YOUR GOAL: Render every line of the rows below as a Markdown table with the columns Line No. and Text, numbering the lines in order and leaving out blank ones. Leave the pictures out of the table.
[Begin]
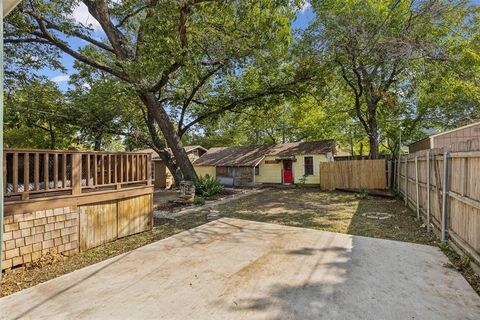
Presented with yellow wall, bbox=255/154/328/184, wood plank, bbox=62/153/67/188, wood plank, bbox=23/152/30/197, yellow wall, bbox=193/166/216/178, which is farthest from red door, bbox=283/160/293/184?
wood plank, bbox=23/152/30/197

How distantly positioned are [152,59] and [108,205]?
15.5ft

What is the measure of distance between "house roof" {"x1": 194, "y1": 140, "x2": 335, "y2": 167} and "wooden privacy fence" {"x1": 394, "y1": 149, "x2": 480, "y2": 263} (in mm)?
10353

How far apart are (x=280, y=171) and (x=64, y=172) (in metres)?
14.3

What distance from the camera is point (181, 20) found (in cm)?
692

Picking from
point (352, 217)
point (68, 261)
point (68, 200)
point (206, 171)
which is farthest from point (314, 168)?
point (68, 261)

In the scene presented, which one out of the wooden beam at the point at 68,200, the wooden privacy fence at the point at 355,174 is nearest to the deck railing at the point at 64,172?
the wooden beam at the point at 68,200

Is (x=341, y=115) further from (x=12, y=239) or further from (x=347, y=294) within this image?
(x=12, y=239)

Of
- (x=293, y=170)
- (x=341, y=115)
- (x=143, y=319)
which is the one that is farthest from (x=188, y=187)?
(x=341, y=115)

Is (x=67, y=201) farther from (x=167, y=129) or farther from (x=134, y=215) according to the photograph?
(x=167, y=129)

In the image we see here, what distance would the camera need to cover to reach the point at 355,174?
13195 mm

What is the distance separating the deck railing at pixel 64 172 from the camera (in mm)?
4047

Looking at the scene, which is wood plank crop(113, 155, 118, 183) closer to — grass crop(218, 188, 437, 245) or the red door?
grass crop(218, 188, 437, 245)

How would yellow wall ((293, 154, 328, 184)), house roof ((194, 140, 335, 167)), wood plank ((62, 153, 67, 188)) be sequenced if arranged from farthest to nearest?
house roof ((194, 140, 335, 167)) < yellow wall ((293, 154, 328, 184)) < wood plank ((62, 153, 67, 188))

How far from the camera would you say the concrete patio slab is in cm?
[End]
WRITTEN RESPONSE:
| Line No. | Text |
|---|---|
| 1 | Presented with yellow wall, bbox=255/154/328/184, wood plank, bbox=62/153/67/188, wood plank, bbox=23/152/30/197, yellow wall, bbox=193/166/216/178, which is farthest from red door, bbox=283/160/293/184? |
| 2 | wood plank, bbox=23/152/30/197 |
| 3 | How distantly positioned are [152,59] and [108,205]? |
| 4 | 15.5ft |
| 5 | What is the measure of distance between "house roof" {"x1": 194, "y1": 140, "x2": 335, "y2": 167} and "wooden privacy fence" {"x1": 394, "y1": 149, "x2": 480, "y2": 263} (in mm)? |
| 6 | 10353 |
| 7 | How far apart are (x=280, y=171) and (x=64, y=172) (in metres)? |
| 8 | 14.3 |
| 9 | What distance from the camera is point (181, 20) found (in cm)? |
| 10 | 692 |
| 11 | Picking from |
| 12 | point (352, 217) |
| 13 | point (68, 261) |
| 14 | point (68, 200) |
| 15 | point (206, 171) |
| 16 | which is farthest from point (314, 168)? |
| 17 | point (68, 261) |
| 18 | In the scene presented, which one out of the wooden beam at the point at 68,200, the wooden privacy fence at the point at 355,174 is nearest to the deck railing at the point at 64,172? |
| 19 | the wooden beam at the point at 68,200 |
| 20 | Is (x=341, y=115) further from (x=12, y=239) or further from (x=347, y=294) within this image? |
| 21 | (x=12, y=239) |
| 22 | Of |
| 23 | - (x=293, y=170) |
| 24 | - (x=341, y=115) |
| 25 | - (x=143, y=319) |
| 26 | which is the one that is farthest from (x=188, y=187)? |
| 27 | (x=341, y=115) |
| 28 | Is (x=67, y=201) farther from (x=167, y=129) or farther from (x=134, y=215) according to the photograph? |
| 29 | (x=167, y=129) |
| 30 | In the image we see here, what distance would the camera need to cover to reach the point at 355,174? |
| 31 | 13195 mm |
| 32 | What is the distance separating the deck railing at pixel 64 172 from the camera (in mm)? |
| 33 | 4047 |
| 34 | Looking at the scene, which is wood plank crop(113, 155, 118, 183) closer to — grass crop(218, 188, 437, 245) or the red door? |
| 35 | grass crop(218, 188, 437, 245) |
| 36 | How would yellow wall ((293, 154, 328, 184)), house roof ((194, 140, 335, 167)), wood plank ((62, 153, 67, 188)) be sequenced if arranged from farthest to nearest? |
| 37 | house roof ((194, 140, 335, 167)) < yellow wall ((293, 154, 328, 184)) < wood plank ((62, 153, 67, 188)) |
| 38 | How far from the camera would you say the concrete patio slab is in cm? |